++++ Records for this task

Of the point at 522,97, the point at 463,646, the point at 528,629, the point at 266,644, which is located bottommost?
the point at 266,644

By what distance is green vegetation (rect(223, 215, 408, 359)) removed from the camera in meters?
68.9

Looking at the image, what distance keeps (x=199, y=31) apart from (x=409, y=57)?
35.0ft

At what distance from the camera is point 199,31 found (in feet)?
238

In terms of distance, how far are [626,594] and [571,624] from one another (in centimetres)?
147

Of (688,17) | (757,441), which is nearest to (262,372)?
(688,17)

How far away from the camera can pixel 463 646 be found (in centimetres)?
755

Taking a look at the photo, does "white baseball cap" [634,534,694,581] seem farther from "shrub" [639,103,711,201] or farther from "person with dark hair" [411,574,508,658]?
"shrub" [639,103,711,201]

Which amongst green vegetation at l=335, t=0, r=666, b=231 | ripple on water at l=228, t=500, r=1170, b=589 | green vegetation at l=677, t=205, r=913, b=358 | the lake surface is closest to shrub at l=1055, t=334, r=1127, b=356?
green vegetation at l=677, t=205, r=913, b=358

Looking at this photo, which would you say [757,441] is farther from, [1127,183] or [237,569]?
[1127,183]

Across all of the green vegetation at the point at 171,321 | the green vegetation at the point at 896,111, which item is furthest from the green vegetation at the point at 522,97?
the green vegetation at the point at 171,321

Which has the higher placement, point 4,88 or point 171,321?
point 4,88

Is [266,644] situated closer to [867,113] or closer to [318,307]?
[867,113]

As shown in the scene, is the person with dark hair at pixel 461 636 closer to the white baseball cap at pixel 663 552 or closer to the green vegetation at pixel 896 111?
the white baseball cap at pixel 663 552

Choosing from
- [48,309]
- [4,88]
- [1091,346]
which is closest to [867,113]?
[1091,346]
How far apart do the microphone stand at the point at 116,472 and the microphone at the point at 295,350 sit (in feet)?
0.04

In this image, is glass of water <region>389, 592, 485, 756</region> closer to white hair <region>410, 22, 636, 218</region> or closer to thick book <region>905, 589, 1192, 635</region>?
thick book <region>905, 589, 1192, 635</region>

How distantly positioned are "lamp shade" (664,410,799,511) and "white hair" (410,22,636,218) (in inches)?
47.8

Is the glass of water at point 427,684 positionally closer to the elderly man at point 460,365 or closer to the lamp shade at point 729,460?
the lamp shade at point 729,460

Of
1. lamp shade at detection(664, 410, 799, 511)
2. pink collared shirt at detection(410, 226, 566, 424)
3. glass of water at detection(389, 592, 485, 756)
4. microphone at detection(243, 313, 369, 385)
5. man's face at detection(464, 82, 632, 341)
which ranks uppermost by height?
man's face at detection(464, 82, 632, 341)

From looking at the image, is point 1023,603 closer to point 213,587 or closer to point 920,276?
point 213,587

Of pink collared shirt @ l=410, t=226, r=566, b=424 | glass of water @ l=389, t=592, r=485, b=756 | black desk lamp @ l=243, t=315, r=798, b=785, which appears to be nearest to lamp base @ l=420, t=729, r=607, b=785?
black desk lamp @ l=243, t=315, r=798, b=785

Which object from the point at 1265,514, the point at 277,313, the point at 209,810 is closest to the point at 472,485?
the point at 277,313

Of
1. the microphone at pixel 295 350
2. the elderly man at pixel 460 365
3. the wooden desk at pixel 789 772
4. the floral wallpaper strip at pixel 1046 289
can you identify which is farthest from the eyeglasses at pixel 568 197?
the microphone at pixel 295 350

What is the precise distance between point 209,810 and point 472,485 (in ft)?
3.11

++++++++

[Task]: Put the lines from the one containing "Which object from" through the last line into a Markdown table with the columns No. and Line, leaving out blank lines.

[Output of the exercise]:
| No. | Line |
|---|---|
| 1 | Which object from the point at 1265,514, the point at 277,313, the point at 209,810 is closest to the point at 472,485? |
| 2 | the point at 277,313 |
| 3 | Of |
| 4 | 1. the microphone at pixel 295 350 |
| 5 | 2. the elderly man at pixel 460 365 |
| 6 | 3. the wooden desk at pixel 789 772 |
| 7 | 4. the floral wallpaper strip at pixel 1046 289 |
| 8 | can you identify which is farthest from the eyeglasses at pixel 568 197? |
| 9 | the microphone at pixel 295 350 |
| 10 | What is the precise distance between point 209,810 and point 472,485 (in ft)? |
| 11 | 3.11 |